At this time it was because of a kernel patch
"Date:   Thu Aug 3 16:29:38 2017 -0400

    sock: skb_copy_ubufs support for compound pages

    Refine skb_copy_ubufs to support compound pages. With upcoming TCP
    zerocopy sendmsg, such fragments may appear.

    The existing code replaces each page one for one. Splitting each
    compound page into an independent number of regular pages can result
    in exceeding limit MAX_SKB_FRAGS if data is not exactly page aligned.

    Instead, fill all destination pages but the last to PAGE_SIZE.
    Split the existing alloc + copy loop into separate stages:
    1. compute bytelength and minimum number of pages to store this.
    2. allocate
    3. copy, filling each page except the last to PAGE_SIZE bytes
    4. update skb frag array"

This was fixed, but maybe they are a new regression in recent kernel ?

----- Mail original -----
De: "Wolfgang Bumiller" <w.bumiller at proxmox.com>
À: "aderumier" <aderumier at odiso.com>
Cc: "pve-devel" <pve-devel at pve.proxmox.com>
Envoyé: Mercredi 21 Août 2019 09:31:04
Objet: Re: [pve-devel] proxmox6 : vhost_net  experimental_zcopytx=1 bug?

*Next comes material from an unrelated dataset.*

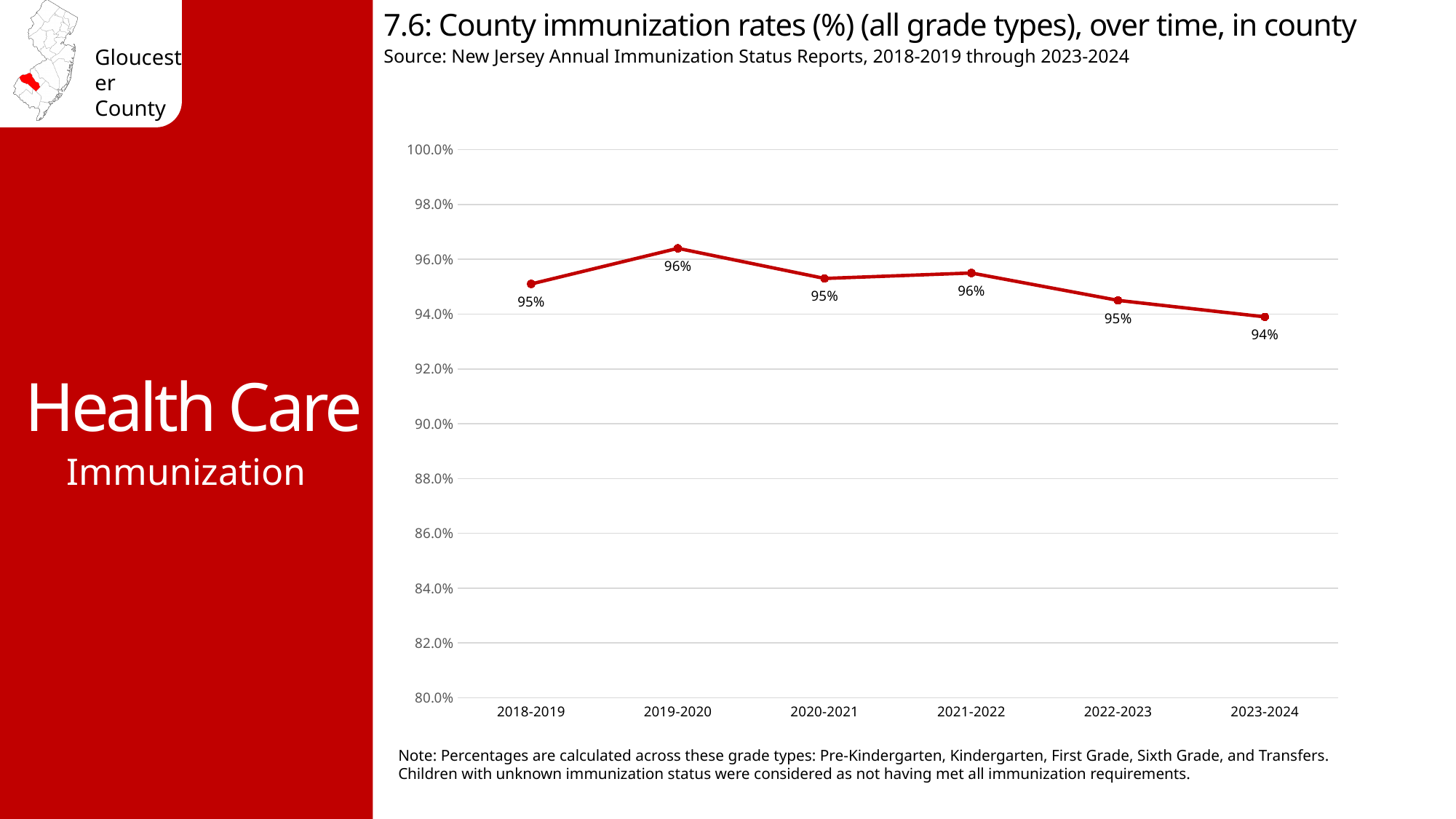
What is the difference between the labelled immunization rates for 2019-2020 and 2023-2024? 2 percentage points How many school years are plotted on the chart? 6 Is the immunization rate for 2022-2023 greater or less than 94.0%? greater Which school year has the highest immunization rate? 2019-2020 What is the county immunization rate for 2019-2020? 96% What is the county immunization rate for 2022-2023? 95% What is the county immunization rate for 2018-2019? 95% Which is larger, the immunization rate for 2018-2019 or for 2023-2024? 2018-2019 Which school year has the lowest immunization rate? 2023-2024 Does the immunization rate rise or fall from 2021-2022 to 2023-2024? Fall What is the county immunization rate for 2023-2024? 94% What type of chart is shown on the slide? Line chart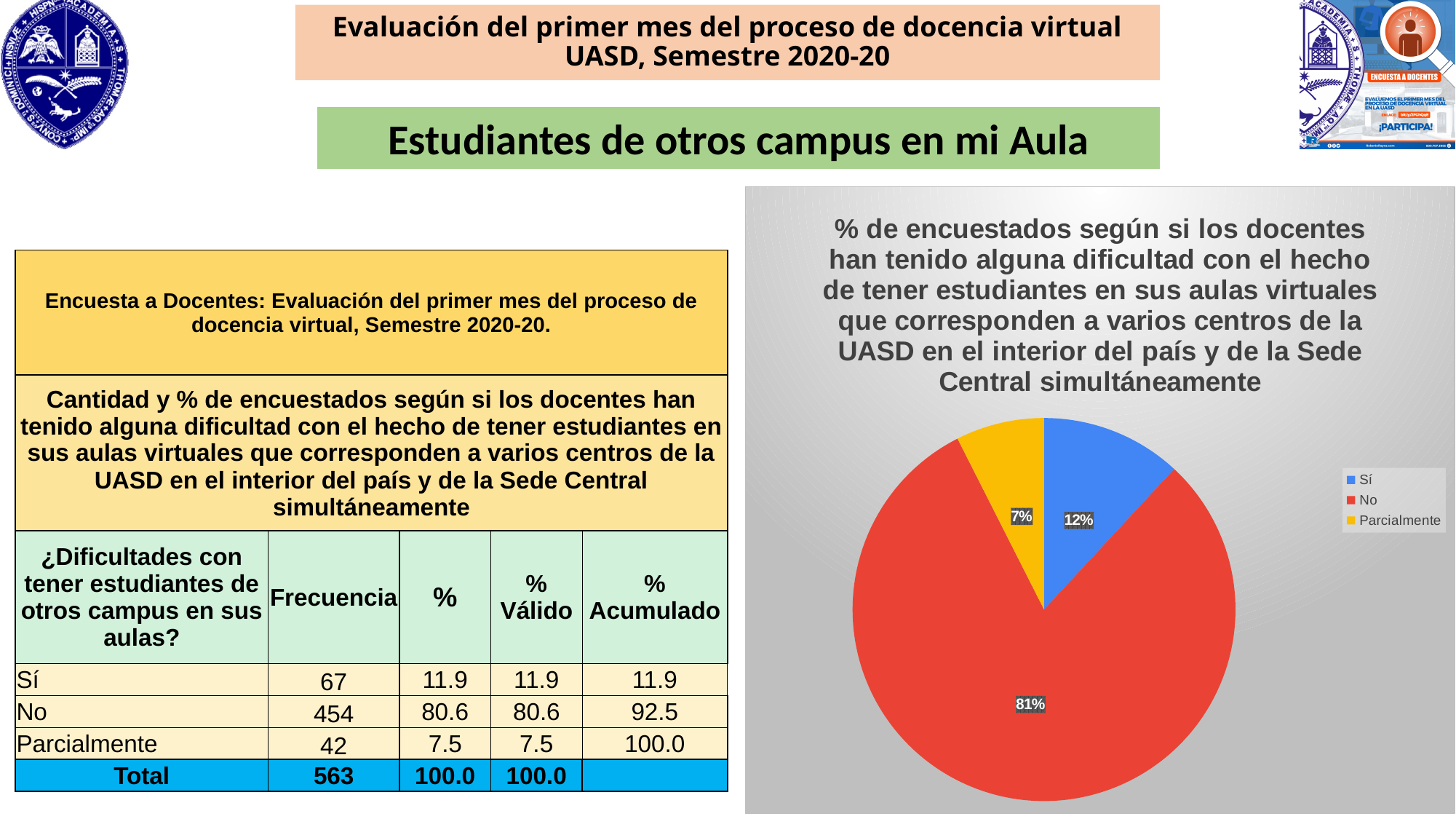
What colour is the "Parcialmente" slice in the pie chart? yellow What kind of chart is shown on the slide? pie chart Which slice is larger in the pie chart, "Sí" or "Parcialmente"? Sí What percentage does the pie chart show for "No"? 81% What colour is the "No" slice in the pie chart? red What percentage does the pie chart show for "Sí"? 12% Which category has the largest slice in the pie chart? No Which category has the smallest slice in the pie chart? Parcialmente What percentage does the pie chart show for "Parcialmente"? 7% What is the difference in percentage points between the "No" slice and the "Sí" slice in the pie chart? 69 How many entries does the pie chart's legend list? 3 How many slices does the pie chart have? 3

On Tue, Aug 20, 2019 at 11:32:57AM +0200, Alexandre DERUMIER wrote: 
> Hi, 
> 
> Some users have reported vm start timeout on proxmox6 
> 
> https://forum.proxmox.com/threads/vm-doesnt-start-proxmox-6-timeout-waiting-on-systemd.56218/ 
> 
> and for at least 2 of them, 
> 
> the vhost_net module option experimental_zcopytx=0 have fixed it. 

I do not really see the connection, though... O.o 
Could also be an issue with our systemd related code, or with systemd's 
scope handling (yet again)... 

> It was enable by default since 2012, so maybe regression somewhere. (also redhat disable it by default) 
> 
> 
> It seem than in kernel 5.1, the value has been rollback to 0 
> https://git.kernel.org/pub/scm/linux/kernel/git/stable/linux.git/commit/?h=v5.2.9&id=9d28094f3cf3b315e784f04ba617de8c8d8978fa 
> 
> Not sure if this patch could be backported in proxmox 5.0 kernel ? 

Makes sense IMO. After all it's an upstream decision made due to known issues.